_Problem statement_: Transcribe the part of the passage on the Twelve Tables below that lies between "The surviving fragments" and "designation of a law.", inclusive.

_Document extract_:
-- start --
Till the close of the republican period (509 B.C.-27 B.C.) the Twelve
Tables were regarded as a great legal charter. The historian Livy (59
B.C.-A.D. 17) records: "Even in the present immense mass of
legislation, where laws are piled on laws, the Twelve Tables still form
the fount of all public and private jurisprudence."[2]
This celebrated code, after its compilation by a commission of ten men
(decemviri), who composed in 451 B.C. ten sections and two sections
in 450 B.C., and after its ratification by the (then) principal assembly
(comitia centuriata) of the State in 449 B.C., was engraved on twelve
bronze[3] tablets (whence the name Twelve Tables), which were
attached to the Rostra before the Curia in the Forum of Rome. Though
this important witness of the national progress probably was destroyed
during the Gallic occupation of Rome in 387 B.C., yet copies must
have been extant, since Cicero (106 B.C.-43 B.C.) says that in his
boyhood schoolboys memorized these laws "as a required formula."[4]
However, now no part of the Twelve Tables either in its original form
or in its copies exists.

The surviving fragments of the Twelve Tables come from the writings
of late Latin writers and fall into these four types:
(1) Fragments which seem to contain the original words (or nearly so)
of a law, "modernized" in spelling and to some extent in formation;
(2) Fragments which are fused with the context of the quoter, but which
otherwise exhibit little distortion;
(3) Fragments which not only are fused with the sentences of the citer
but also are much distorted, although these preserve in paraphrase the
purport of the provisions of a law;
(4) Passages which present only an interpretation (or an opinion based
on interpretation) or a title or a convenient designation of a law.
-- end --
_Given information_:
-- start --
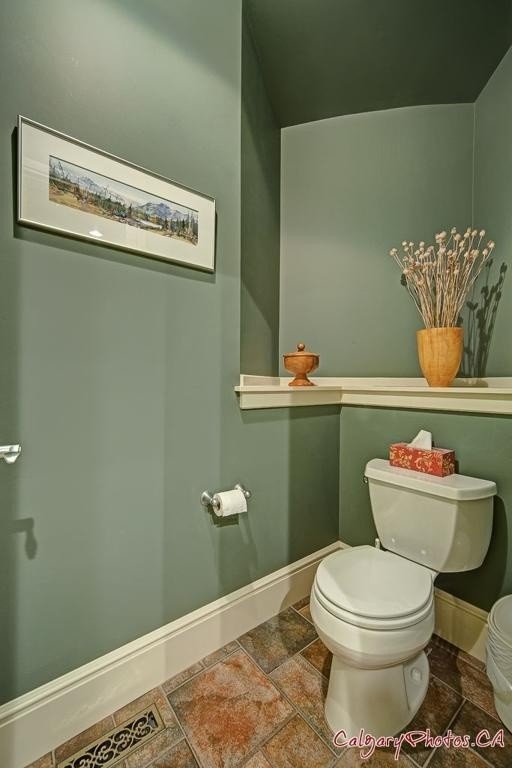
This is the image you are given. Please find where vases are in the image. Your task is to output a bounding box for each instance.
[414,328,465,388]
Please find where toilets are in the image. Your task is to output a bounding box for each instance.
[309,458,498,746]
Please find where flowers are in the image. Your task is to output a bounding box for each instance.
[389,225,497,328]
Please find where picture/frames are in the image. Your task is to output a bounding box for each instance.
[15,114,217,275]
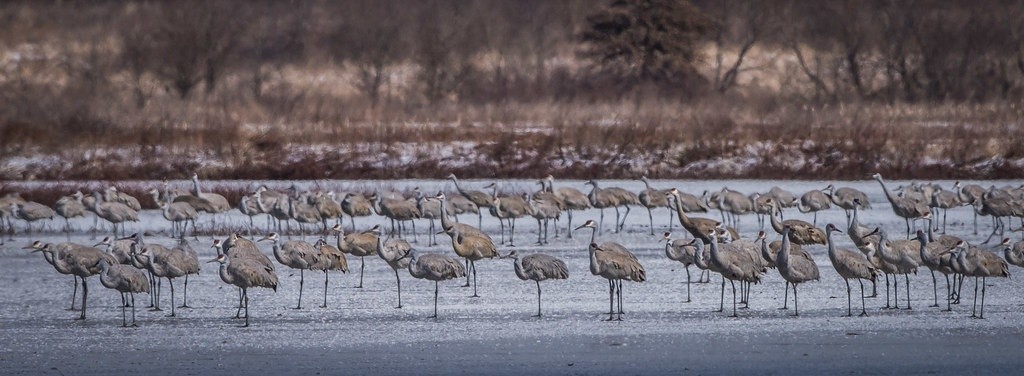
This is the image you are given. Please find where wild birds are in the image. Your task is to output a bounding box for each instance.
[0,172,1024,329]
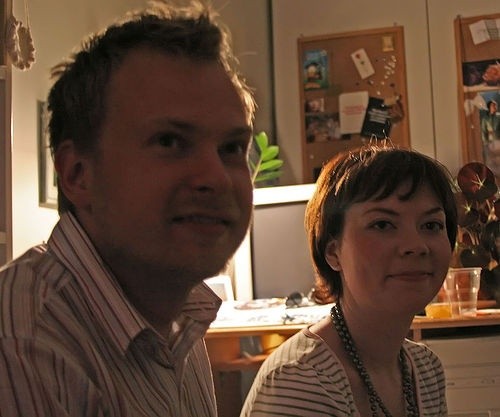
-- end --
_Solution for this task_:
The surviving fragments of the Twelve Tables come from the writings
of late Latin writers and fall into these four types:
(1) Fragments which seem to contain the original words (or nearly so)
of a law, "modernized" in spelling and to some extent in formation;
(2) Fragments which are fused with the context of the quoter, but which
otherwise exhibit little distortion;
(3) Fragments which not only are fused with the sentences of the citer
but also are much distorted, although these preserve in paraphrase the
purport of the provisions of a law;
(4) Passages which present only an interpretation (or an opinion based
on interpretation) or a title or a convenient designation of a law.